Diversification to Europe and Africa

Uncertainty over AGOA is pushing some African manufacturers to pursue Europe as an alternative to the US, though the shift is far from straightforward.
“The American market is more volume driven; the European market is smaller quantities and more fashion and quality-driven,” states Mbonyumutwa, adding that switching markets demands different skills and standards.
European diversification often brings with it smaller order sizes, higher product complexity, and more stringent traceability and sustainability demands, as well as shorter lead times. While this is good for some factories, it’s impossible for others built for big US ‘basic’ apparel programmes.
Guesh says the post‑AGOA reality forced her to accelerate Europe-facing moves. But opening a showroom in Germany and attending trade fairs in Italy were steps that required budgets, time and relationships she says many SMEs don’t have.

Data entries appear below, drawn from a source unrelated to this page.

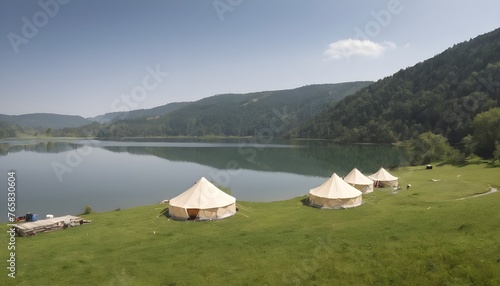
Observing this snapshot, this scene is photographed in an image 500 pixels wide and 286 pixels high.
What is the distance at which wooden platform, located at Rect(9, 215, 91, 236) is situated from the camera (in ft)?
70.7

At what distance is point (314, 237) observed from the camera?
1852cm

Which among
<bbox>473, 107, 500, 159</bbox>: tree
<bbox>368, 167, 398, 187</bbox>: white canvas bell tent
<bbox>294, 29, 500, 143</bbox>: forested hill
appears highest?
<bbox>294, 29, 500, 143</bbox>: forested hill

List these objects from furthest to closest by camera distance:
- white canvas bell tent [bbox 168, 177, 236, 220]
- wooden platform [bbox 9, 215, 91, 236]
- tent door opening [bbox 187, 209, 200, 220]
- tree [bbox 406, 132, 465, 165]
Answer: tree [bbox 406, 132, 465, 165] < tent door opening [bbox 187, 209, 200, 220] < white canvas bell tent [bbox 168, 177, 236, 220] < wooden platform [bbox 9, 215, 91, 236]

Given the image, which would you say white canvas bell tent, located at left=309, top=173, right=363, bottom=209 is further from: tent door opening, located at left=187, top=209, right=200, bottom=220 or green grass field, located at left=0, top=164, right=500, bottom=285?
tent door opening, located at left=187, top=209, right=200, bottom=220

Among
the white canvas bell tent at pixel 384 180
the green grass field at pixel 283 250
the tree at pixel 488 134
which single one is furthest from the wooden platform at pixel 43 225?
the tree at pixel 488 134

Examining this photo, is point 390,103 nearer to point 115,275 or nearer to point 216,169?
point 216,169

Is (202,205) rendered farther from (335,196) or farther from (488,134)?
(488,134)

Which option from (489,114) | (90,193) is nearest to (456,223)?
(90,193)

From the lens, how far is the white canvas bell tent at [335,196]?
92.7ft

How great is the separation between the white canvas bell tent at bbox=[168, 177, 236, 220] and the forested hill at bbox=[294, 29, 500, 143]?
105 meters

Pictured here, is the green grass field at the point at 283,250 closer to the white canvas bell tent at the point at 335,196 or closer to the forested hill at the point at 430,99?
the white canvas bell tent at the point at 335,196

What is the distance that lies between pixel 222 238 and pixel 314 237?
18.1 feet

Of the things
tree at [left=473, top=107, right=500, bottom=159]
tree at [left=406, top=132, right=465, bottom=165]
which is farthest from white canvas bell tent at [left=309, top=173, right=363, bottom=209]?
tree at [left=473, top=107, right=500, bottom=159]

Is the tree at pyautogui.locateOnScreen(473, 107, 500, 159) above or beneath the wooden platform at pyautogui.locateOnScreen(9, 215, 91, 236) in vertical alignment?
above
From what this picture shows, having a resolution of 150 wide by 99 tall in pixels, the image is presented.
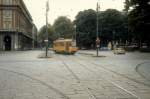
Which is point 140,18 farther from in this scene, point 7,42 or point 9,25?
point 7,42

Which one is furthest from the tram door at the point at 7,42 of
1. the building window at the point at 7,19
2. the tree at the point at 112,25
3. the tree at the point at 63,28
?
the tree at the point at 63,28

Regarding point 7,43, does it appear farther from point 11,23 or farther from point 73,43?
point 73,43

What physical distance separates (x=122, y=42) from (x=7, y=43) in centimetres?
4083

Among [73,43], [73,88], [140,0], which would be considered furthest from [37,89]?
[140,0]

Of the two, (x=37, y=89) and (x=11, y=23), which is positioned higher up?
(x=11, y=23)

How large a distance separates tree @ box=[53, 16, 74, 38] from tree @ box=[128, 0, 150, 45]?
8010cm

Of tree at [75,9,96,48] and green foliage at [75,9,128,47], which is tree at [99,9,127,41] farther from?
tree at [75,9,96,48]

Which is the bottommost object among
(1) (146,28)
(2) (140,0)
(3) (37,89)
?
(3) (37,89)

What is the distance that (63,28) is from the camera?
163625mm

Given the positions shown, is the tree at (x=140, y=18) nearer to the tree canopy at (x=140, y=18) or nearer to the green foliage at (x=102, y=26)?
the tree canopy at (x=140, y=18)

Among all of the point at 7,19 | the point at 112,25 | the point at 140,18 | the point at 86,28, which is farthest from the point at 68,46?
the point at 86,28

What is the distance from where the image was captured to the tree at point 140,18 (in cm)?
7219

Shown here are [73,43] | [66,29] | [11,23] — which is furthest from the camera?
[66,29]

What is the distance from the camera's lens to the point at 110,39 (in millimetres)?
118000
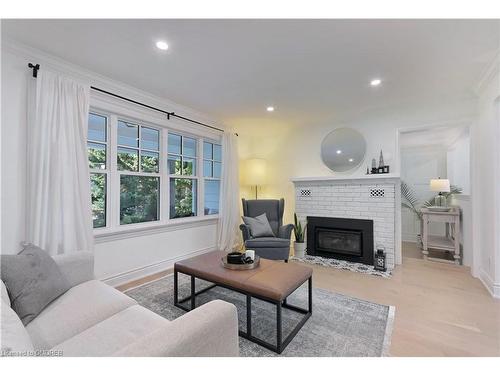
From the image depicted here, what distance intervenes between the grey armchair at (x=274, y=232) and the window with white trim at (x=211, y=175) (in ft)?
2.15

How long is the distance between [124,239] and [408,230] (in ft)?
18.2

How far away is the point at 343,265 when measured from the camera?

Mbonumutwa and others believe the African Continental Free Trade Area (AfCFTA) deal is a promising opportunity to ease reliance on exports beyond the region. In practice, though, since ratification in 2021, implementation remains uneven and only a subset of countries are actively trading under it, with major obstacles including infrastructure gaps, border delays, and bureaucracy slowing it down.
New manufacturing bets in West Africa — such as Arise IIP’s construction of industrial parks housing textile mills and garment factories in Benin and Nigeria — aim to build vertical cotton-to-garment capacity, but they are long-term plays that won’t quickly relieve the strain in existing hubs.
Third-Country Fabric Provisions

A key facet of AGOA is the third-country fabric provision available to US-determined “less developed” nations, which include Lesotho, Kenya and Madagascar. The provision means that garments from those nations can qualify as duty-free, even if the fabric used is imported.
Hughes says that the provision “has been critical for apparel production on the continent” because much of Africa still lacks sufficient upstream textile capacity, “especially in synthetics.”
US International Trade Commission data from 2021 found that over 98 percent of AGOA apparel imports used the third‑country fabric provision. But dependence on the provision is a sector design fault of AGOA’s making, according to Maiden, Mbonyumutwa and Dolat.
“We have seen a tension that exists between the local textile and apparel ecosystem, versus EPZ (export processing zone) facilities,” says Dolat, who contends that EPZs are “set up to service an international client and remain extremely closed off to the local market and local designers, because all they’re seeking to service are international orders.”
Maiden questions whether the prevailing model of “mass-production for export from imported fabrics” is structurally “broken”, arguing that it incentivises low-value cut‑make‑trim operations delivering limited domestic tax benefits while still exposing workers to volatility. She likens Washington’s efforts to revive AGOA to “putting a plaster on a broken leg.”
Even if Washington reinstates AGOA, suppliers and brands will treat US access to Africa as unreliable and continue to diversify. As Mbonyumutwa puts it: “we really want to build an industry that will not be dependent on those trade agreements anymore.”